Werner Stegmaier – Nietzsche certamente não quis superar “a moral” – nenhuma sociedade consegue subsistir sem moral. Sua intenção era apontar para possíveis origens imorais de determinada moral, isto é, esclarecer, no intuito de desbaratar o farisaísmo dessa moral. Trata-se da moral que até hoje continua dominando a nós e os traços básicos do nosso pensamento, justamente no Ocidente esclarecido. Nietzsche desempenhou seu esclarecimento, conforme ele escreve pouco antes da Genealogia da Moral, em seu prefácio para a nova edição de Aurora, “por uma questão de moralidade”, ele queria elevar a moral acima daquela que aposta na igualdade e na reciprocidade e para tanto apela para a razão. Na Genealogia da Moral, com sua polêmica contraposição entre moral dos escravos e moral dos senhores, isto não se manifesta com tanta evidência. Isto porque Nietzsche já havia tratado detalhadamente do seu novo conceito de moral, de uma moral “nobre”, em Além do Bem e do Mal e no livro V da Gaia Ciência. Mesmo o niilismo ele não pretendia “superar” como tal, como muitas vezes se diz com base em Martin Heidegger , mas apenas uma forma específica do niilismo que ele enxergava na forma de moral existente então (e até hoje).
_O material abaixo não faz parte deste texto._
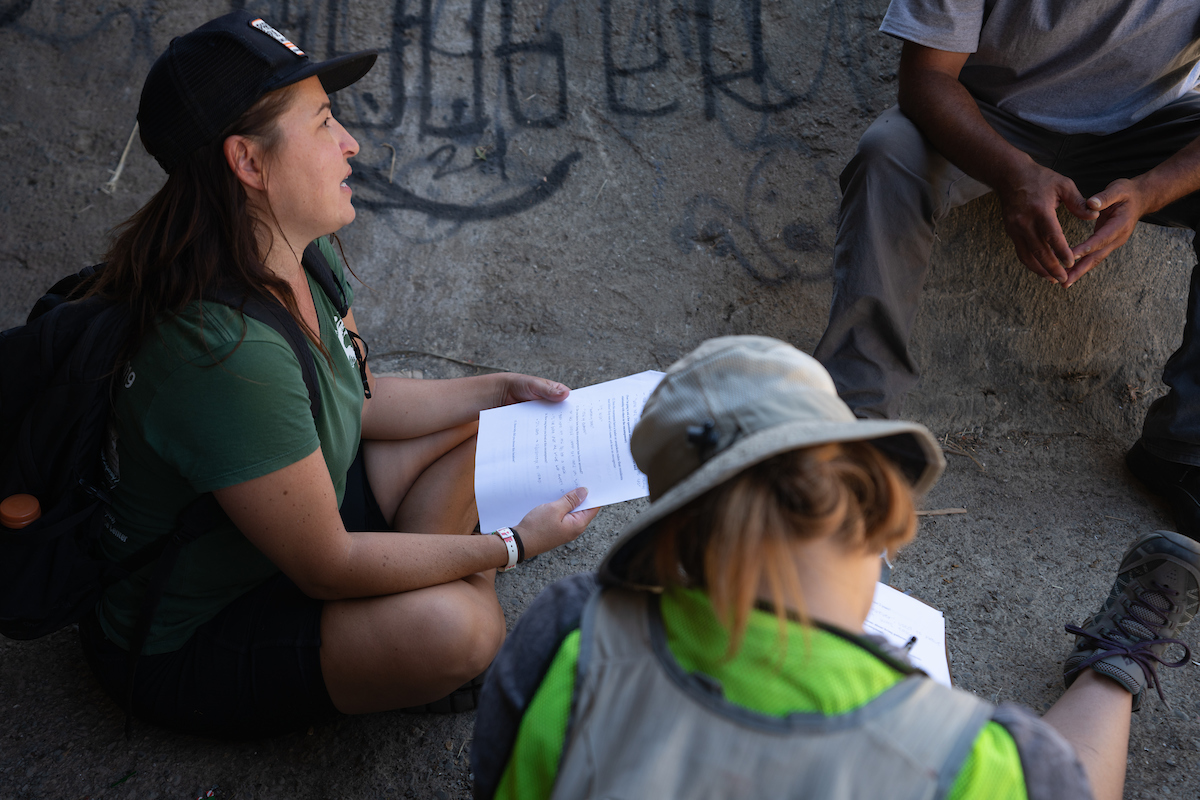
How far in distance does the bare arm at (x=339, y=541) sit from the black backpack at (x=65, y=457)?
0.46 feet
O niilismo original e primeiro, o fato de que os valores supremos não estão com nada, ele considerava um “estado normal”, como ele anotou para si próprio.

IHU On-Line – Nessa outra moral, qual é a importância da valorização do tipo nobre, daquele que diz Sim, em lugar dos espíritos de gravidade e ressentidos, negadores da vida?
Werner Stegmaier – A pessoa do tipo nobre e afirmativo é para Nietzsche o tipo “distinto” [vornehm], aquela pessoa que não só na moral mas em toda a sua postura de vida consegue renunciar à igualdade e reciprocidade como ela se manifesta na chamada “regra de ouro”; ao invés, sem ficar dependendo do reconhecimento de outras pessoas, ela estabelece para si própria padrões que podem vir a ser sinais, mas não normas para outras pessoas; na Genealogia da Moral ele definiu o tipo distinto como “indivíduo soberano” ou “autônomo, supramoral”. Seu “outro ideal” ele formulara no final do livro V de A Gaia Ciência, aforismo 382.
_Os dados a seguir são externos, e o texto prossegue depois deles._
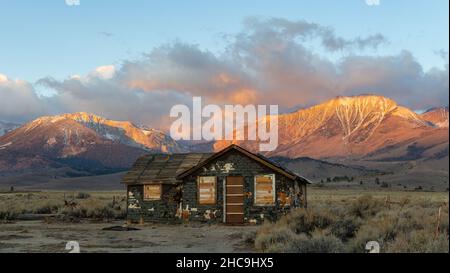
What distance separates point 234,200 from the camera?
79.7 feet

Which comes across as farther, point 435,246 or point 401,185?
point 401,185

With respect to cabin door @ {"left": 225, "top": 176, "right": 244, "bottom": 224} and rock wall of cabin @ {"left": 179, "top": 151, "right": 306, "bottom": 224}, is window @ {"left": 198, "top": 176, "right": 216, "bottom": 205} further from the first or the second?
cabin door @ {"left": 225, "top": 176, "right": 244, "bottom": 224}

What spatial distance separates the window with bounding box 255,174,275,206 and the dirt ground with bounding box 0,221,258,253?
66.2 inches

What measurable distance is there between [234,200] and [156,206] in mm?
3787

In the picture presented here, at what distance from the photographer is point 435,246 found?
37.3 feet

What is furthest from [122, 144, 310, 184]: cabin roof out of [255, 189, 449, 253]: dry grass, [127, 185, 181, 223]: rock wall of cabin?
[255, 189, 449, 253]: dry grass

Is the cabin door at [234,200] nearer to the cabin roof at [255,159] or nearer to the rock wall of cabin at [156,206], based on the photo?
the cabin roof at [255,159]

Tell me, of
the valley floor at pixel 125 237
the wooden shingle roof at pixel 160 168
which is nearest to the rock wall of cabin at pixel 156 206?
the wooden shingle roof at pixel 160 168

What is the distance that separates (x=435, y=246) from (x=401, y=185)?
3123 inches

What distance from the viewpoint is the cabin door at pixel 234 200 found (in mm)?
24203

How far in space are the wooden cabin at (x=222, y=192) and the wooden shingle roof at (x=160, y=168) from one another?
58 mm

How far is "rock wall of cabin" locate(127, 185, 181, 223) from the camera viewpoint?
82.6 feet
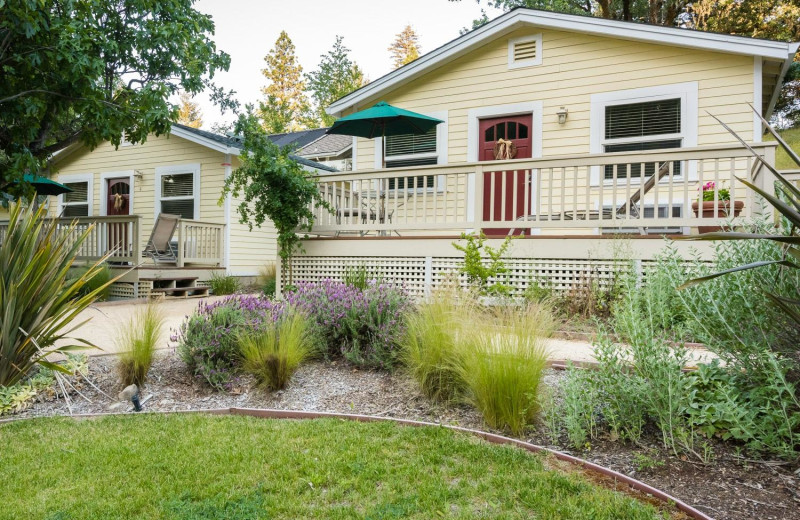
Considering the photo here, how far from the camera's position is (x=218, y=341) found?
13.8 ft

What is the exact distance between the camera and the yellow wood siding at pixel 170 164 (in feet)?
41.4

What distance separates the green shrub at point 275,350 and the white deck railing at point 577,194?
333 centimetres

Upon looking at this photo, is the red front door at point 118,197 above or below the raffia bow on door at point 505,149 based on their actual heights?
below

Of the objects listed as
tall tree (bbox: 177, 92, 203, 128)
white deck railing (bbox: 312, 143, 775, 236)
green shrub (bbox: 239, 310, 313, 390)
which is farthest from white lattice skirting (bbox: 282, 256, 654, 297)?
tall tree (bbox: 177, 92, 203, 128)

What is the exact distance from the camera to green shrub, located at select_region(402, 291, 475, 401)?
346 centimetres

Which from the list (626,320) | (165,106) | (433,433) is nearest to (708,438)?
(626,320)

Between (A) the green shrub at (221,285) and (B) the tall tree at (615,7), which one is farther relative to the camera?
(B) the tall tree at (615,7)

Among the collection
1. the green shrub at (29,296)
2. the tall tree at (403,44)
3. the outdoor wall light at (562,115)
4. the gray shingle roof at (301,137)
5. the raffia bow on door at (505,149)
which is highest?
the tall tree at (403,44)

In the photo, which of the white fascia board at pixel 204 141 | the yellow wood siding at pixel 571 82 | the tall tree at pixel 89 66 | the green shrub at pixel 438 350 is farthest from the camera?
the white fascia board at pixel 204 141

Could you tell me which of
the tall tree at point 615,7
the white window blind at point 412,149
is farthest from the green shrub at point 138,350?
the tall tree at point 615,7

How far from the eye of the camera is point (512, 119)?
9.24m

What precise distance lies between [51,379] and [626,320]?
411 centimetres

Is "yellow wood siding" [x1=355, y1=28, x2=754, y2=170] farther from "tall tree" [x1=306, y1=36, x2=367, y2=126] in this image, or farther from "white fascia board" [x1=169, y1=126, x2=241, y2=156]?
"tall tree" [x1=306, y1=36, x2=367, y2=126]

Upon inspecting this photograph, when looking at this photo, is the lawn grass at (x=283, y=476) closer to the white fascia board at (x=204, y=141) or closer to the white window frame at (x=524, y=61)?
the white window frame at (x=524, y=61)
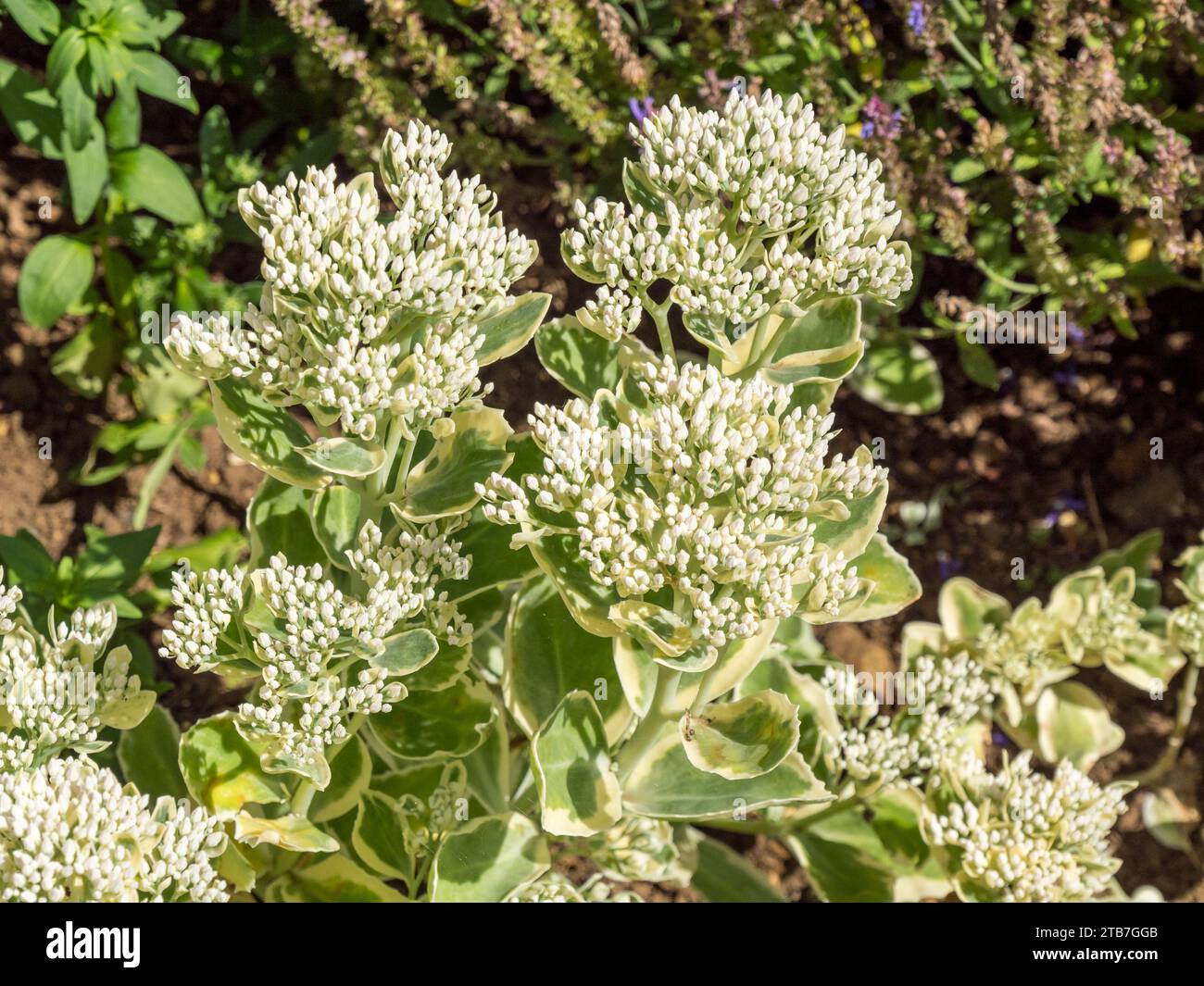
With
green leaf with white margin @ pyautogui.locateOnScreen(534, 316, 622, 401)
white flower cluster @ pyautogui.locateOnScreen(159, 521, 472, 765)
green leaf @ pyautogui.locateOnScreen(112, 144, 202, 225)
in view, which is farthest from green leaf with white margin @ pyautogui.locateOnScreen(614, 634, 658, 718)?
green leaf @ pyautogui.locateOnScreen(112, 144, 202, 225)

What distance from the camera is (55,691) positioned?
5.45 feet

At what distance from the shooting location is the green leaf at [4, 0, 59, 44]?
224cm

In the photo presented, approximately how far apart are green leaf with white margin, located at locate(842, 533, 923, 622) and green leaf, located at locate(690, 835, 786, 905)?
2.68 feet

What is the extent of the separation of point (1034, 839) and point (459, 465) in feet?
3.87

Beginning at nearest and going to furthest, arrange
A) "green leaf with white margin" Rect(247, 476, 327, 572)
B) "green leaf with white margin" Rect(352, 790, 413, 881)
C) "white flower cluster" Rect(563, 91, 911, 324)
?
"white flower cluster" Rect(563, 91, 911, 324), "green leaf with white margin" Rect(247, 476, 327, 572), "green leaf with white margin" Rect(352, 790, 413, 881)

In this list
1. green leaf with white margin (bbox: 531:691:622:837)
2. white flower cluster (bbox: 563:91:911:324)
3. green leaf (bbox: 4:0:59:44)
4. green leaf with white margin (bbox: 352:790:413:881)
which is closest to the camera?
white flower cluster (bbox: 563:91:911:324)

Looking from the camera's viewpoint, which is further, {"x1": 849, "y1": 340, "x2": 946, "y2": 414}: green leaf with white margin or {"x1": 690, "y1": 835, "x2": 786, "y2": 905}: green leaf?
{"x1": 849, "y1": 340, "x2": 946, "y2": 414}: green leaf with white margin

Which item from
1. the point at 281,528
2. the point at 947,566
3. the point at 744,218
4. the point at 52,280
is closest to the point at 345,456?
the point at 281,528

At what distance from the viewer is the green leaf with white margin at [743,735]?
160cm

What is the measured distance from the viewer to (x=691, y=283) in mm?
1571

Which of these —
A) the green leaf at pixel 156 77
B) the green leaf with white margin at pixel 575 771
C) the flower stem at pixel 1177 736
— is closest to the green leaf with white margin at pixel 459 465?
the green leaf with white margin at pixel 575 771

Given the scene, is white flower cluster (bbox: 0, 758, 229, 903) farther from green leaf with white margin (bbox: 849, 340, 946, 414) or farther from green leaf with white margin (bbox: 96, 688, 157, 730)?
green leaf with white margin (bbox: 849, 340, 946, 414)

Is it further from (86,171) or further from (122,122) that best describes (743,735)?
(122,122)
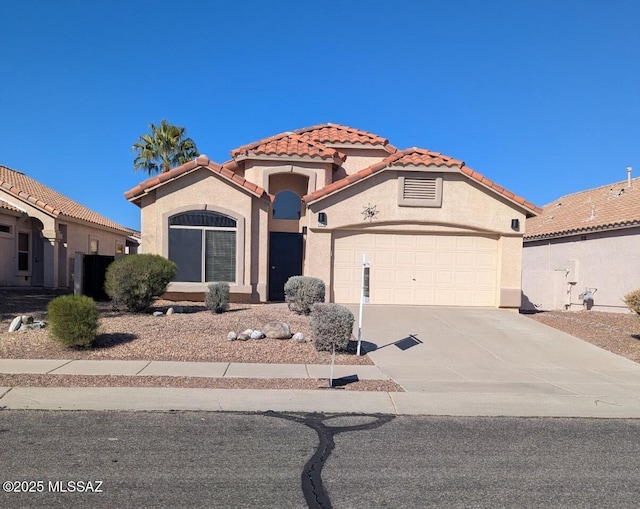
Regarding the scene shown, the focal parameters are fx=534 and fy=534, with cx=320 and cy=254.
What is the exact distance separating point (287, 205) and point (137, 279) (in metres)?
6.90

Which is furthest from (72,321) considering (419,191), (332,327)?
(419,191)

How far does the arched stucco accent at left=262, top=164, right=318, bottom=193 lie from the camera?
1797 cm

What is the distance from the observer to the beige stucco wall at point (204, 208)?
16.0 m

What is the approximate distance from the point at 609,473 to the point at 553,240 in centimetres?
1866

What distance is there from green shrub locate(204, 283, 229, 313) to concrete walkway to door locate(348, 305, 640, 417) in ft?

IHU On-Line – Quais são as particularidades do debate acerca da Genealogia nas tradições interpretativas francesa, alemã e italiana? Quais são os pontos de convergência e divergência principais?
Werner Stegmaier – Toda e todo pesquisador/a de Nietzsche fará seus próprios destaques. Por isso, justamente no espírito de Nietzsche, é preciso evitar generalizações levianas, principalmente no tocante a países. Talvez se possa dizer o seguinte: a pesquisa italiana mais recente sobre Nietzsche projetou-se especialmente por sua pesquisa das fontes de Nietzsche. Já na pesquisa francesa enfatizou-se muito a questão da corporalidade em Nietzsche. Porém ambos os aspectos também estão presentes na pesquisa de língua alemã sobre o filósofo. De particular importância para mim próprio foi aquele conceito de conceito ao qual Nietzsche chegou na Genealogia da Moral, com as concomitantes reorientações filosóficas profundas que ali se manifestam, mas naturalmente não só nela. Na pesquisa estadunidense sobre Nietzsche a Genealogia da Moral ultimamente tem sido lida como libelo contra Darwin e sua pretensa justificativa da moral como vantagem evolucionária; mas ali ela também foi lida como paródia. Essas certamente não terão sido as últimas leituras. A Genealogia da Moral é inspiradora como poucos outros textos filosóficos, embora ela apenas em termos seja um texto propriamente filosófico. Dificilmente se há de polemizar tanto sobre uma obra como sobre esse libelo.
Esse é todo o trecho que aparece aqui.